■ **What is being asked**: Copy out every one of the rows below word for word, with no changes.

Raw rows:
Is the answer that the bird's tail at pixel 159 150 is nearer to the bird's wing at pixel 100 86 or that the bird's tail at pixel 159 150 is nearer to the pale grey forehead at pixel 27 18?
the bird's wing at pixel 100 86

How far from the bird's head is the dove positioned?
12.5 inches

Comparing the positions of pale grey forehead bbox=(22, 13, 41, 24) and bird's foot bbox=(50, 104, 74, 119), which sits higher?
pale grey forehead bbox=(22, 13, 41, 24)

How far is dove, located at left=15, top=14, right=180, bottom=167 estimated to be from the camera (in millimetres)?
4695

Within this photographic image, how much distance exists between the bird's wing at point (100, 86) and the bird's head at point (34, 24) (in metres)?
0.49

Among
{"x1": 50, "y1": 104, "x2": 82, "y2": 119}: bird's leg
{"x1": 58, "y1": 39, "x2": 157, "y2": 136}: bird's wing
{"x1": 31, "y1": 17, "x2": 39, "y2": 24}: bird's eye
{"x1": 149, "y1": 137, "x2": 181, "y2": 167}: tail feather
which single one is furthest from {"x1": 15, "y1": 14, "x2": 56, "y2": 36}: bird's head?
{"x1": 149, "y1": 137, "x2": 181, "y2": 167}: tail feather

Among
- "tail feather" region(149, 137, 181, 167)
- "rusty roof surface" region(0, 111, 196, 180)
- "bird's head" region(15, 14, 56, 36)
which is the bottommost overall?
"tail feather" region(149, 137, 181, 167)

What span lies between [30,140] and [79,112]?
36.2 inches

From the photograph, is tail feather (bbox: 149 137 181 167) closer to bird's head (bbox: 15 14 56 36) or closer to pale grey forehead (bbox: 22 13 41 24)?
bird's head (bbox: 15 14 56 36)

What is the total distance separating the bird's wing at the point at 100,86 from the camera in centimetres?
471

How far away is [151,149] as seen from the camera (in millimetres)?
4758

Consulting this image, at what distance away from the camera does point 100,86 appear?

■ **Full answer**:
Is the answer that the bird's tail at pixel 159 150 is nearer to the bird's wing at pixel 100 86 or that the bird's tail at pixel 159 150 is nearer to the pale grey forehead at pixel 27 18?
the bird's wing at pixel 100 86

How far from the bird's head is the dove positioned?
12.5 inches

Comparing the positions of pale grey forehead bbox=(22, 13, 41, 24) and bird's foot bbox=(50, 104, 74, 119), which sits higher?
pale grey forehead bbox=(22, 13, 41, 24)

How far is dove, located at left=15, top=14, right=180, bottom=167 estimated to be from the camera (in millimetres)?
4695

Within this photographic image, how much distance exists between the bird's wing at point (100, 86) and the bird's head at point (34, 24) (in metres)?
0.49

Among
{"x1": 50, "y1": 104, "x2": 82, "y2": 119}: bird's leg
{"x1": 58, "y1": 39, "x2": 157, "y2": 136}: bird's wing
{"x1": 31, "y1": 17, "x2": 39, "y2": 24}: bird's eye
{"x1": 149, "y1": 137, "x2": 181, "y2": 167}: tail feather
which single one is furthest from {"x1": 15, "y1": 14, "x2": 56, "y2": 36}: bird's head?
{"x1": 149, "y1": 137, "x2": 181, "y2": 167}: tail feather

Among
- "tail feather" region(149, 137, 181, 167)
- "rusty roof surface" region(0, 111, 196, 180)
- "bird's head" region(15, 14, 56, 36)
which is the bottommost overall?
"tail feather" region(149, 137, 181, 167)

What span lies between [30,140] and [79,112]?
36.2 inches

From the photograph, is tail feather (bbox: 149 137 181 167) closer to bird's head (bbox: 15 14 56 36) or closer to pale grey forehead (bbox: 22 13 41 24)?
bird's head (bbox: 15 14 56 36)

What is the total distance separating the bird's wing at the point at 100,86 from the camera in centimetres?
471

How far away is [151,149] as seen from the camera (in millimetres)?
4758

Consulting this image, at what distance away from the camera does point 100,86 appear?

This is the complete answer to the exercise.